▶ _What the exercise asks_
Once the pictures have been set aside, copy every remaining entry exactly.

——————————

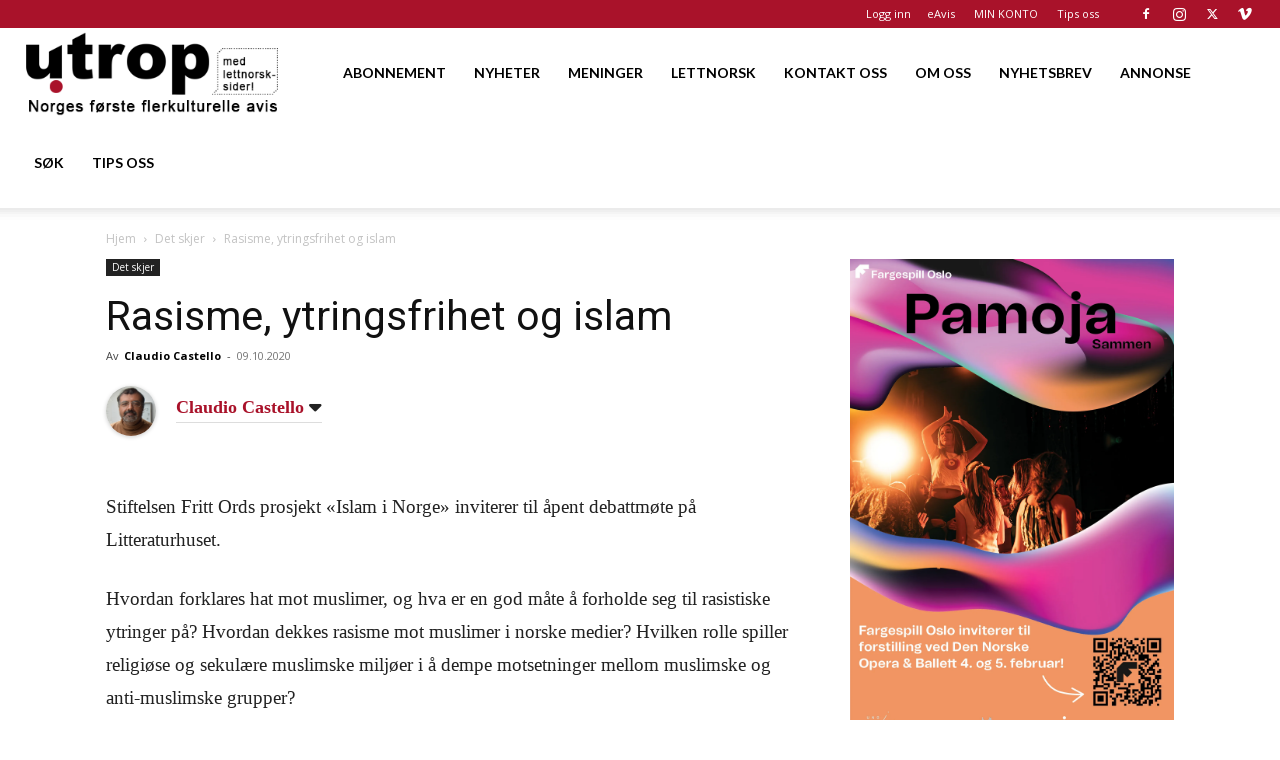

--- FILE ---
content_type: text/html; charset=utf-8
request_url: https://www.google.com/recaptcha/api2/aframe
body_size: 182
content:
<!DOCTYPE HTML><html><head><meta http-equiv="content-type" content="text/html; charset=UTF-8"></head><body><script nonce="17PuxvZNAw7aHqpYMdTjKQ">/** Anti-fraud and anti-abuse applications only. See google.com/recaptcha */ try{var clients={'sodar':'https://pagead2.googlesyndication.com/pagead/sodar?'};window.addEventListener("message",function(a){try{if(a.source===window.parent){var b=JSON.parse(a.data);var c=clients[b['id']];if(c){var d=document.createElement('img');d.src=c+b['params']+'&rc='+(localStorage.getItem("rc::a")?sessionStorage.getItem("rc::b"):"");window.document.body.appendChild(d);sessionStorage.setItem("rc::e",parseInt(sessionStorage.getItem("rc::e")||0)+1);localStorage.setItem("rc::h",'1769650980808');}}}catch(b){}});window.parent.postMessage("_grecaptcha_ready", "*");}catch(b){}</script></body></html>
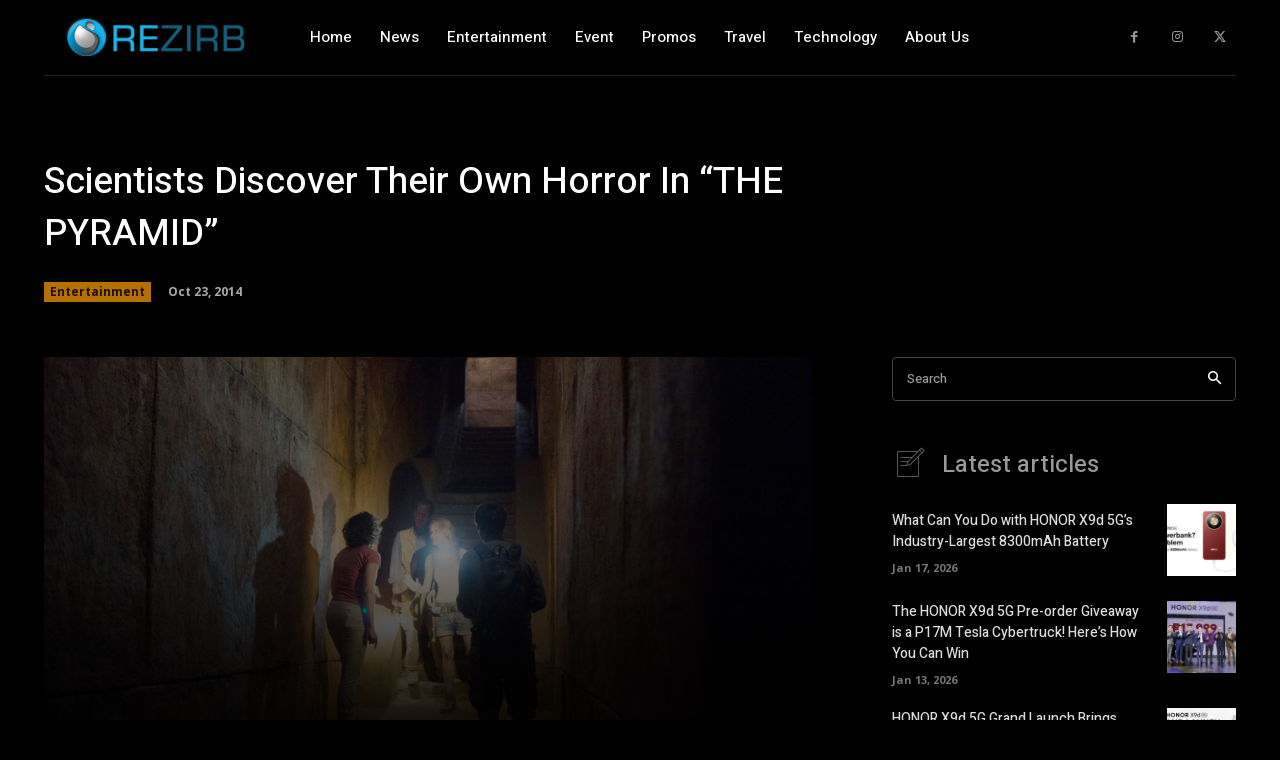

--- FILE ---
content_type: text/html; charset=utf-8
request_url: https://www.google.com/recaptcha/api2/aframe
body_size: 268
content:
<!DOCTYPE HTML><html><head><meta http-equiv="content-type" content="text/html; charset=UTF-8"></head><body><script nonce="GbqpmhDNSCtPQqQwZUGl4w">/** Anti-fraud and anti-abuse applications only. See google.com/recaptcha */ try{var clients={'sodar':'https://pagead2.googlesyndication.com/pagead/sodar?'};window.addEventListener("message",function(a){try{if(a.source===window.parent){var b=JSON.parse(a.data);var c=clients[b['id']];if(c){var d=document.createElement('img');d.src=c+b['params']+'&rc='+(localStorage.getItem("rc::a")?sessionStorage.getItem("rc::b"):"");window.document.body.appendChild(d);sessionStorage.setItem("rc::e",parseInt(sessionStorage.getItem("rc::e")||0)+1);localStorage.setItem("rc::h",'1768953429169');}}}catch(b){}});window.parent.postMessage("_grecaptcha_ready", "*");}catch(b){}</script></body></html>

——————————

▶ _Answer box_
--- FILE ---
content_type: text/html; charset=utf-8
request_url: https://www.google.com/recaptcha/api2/aframe
body_size: 182
content:
<!DOCTYPE HTML><html><head><meta http-equiv="content-type" content="text/html; charset=UTF-8"></head><body><script nonce="17PuxvZNAw7aHqpYMdTjKQ">/** Anti-fraud and anti-abuse applications only. See google.com/recaptcha */ try{var clients={'sodar':'https://pagead2.googlesyndication.com/pagead/sodar?'};window.addEventListener("message",function(a){try{if(a.source===window.parent){var b=JSON.parse(a.data);var c=clients[b['id']];if(c){var d=document.createElement('img');d.src=c+b['params']+'&rc='+(localStorage.getItem("rc::a")?sessionStorage.getItem("rc::b"):"");window.document.body.appendChild(d);sessionStorage.setItem("rc::e",parseInt(sessionStorage.getItem("rc::e")||0)+1);localStorage.setItem("rc::h",'1769650980808');}}}catch(b){}});window.parent.postMessage("_grecaptcha_ready", "*");}catch(b){}</script></body></html>

--- FILE ---
content_type: text/html; charset=utf-8
request_url: https://www.google.com/recaptcha/api2/aframe
body_size: 268
content:
<!DOCTYPE HTML><html><head><meta http-equiv="content-type" content="text/html; charset=UTF-8"></head><body><script nonce="GbqpmhDNSCtPQqQwZUGl4w">/** Anti-fraud and anti-abuse applications only. See google.com/recaptcha */ try{var clients={'sodar':'https://pagead2.googlesyndication.com/pagead/sodar?'};window.addEventListener("message",function(a){try{if(a.source===window.parent){var b=JSON.parse(a.data);var c=clients[b['id']];if(c){var d=document.createElement('img');d.src=c+b['params']+'&rc='+(localStorage.getItem("rc::a")?sessionStorage.getItem("rc::b"):"");window.document.body.appendChild(d);sessionStorage.setItem("rc::e",parseInt(sessionStorage.getItem("rc::e")||0)+1);localStorage.setItem("rc::h",'1768953429169');}}}catch(b){}});window.parent.postMessage("_grecaptcha_ready", "*");}catch(b){}</script></body></html>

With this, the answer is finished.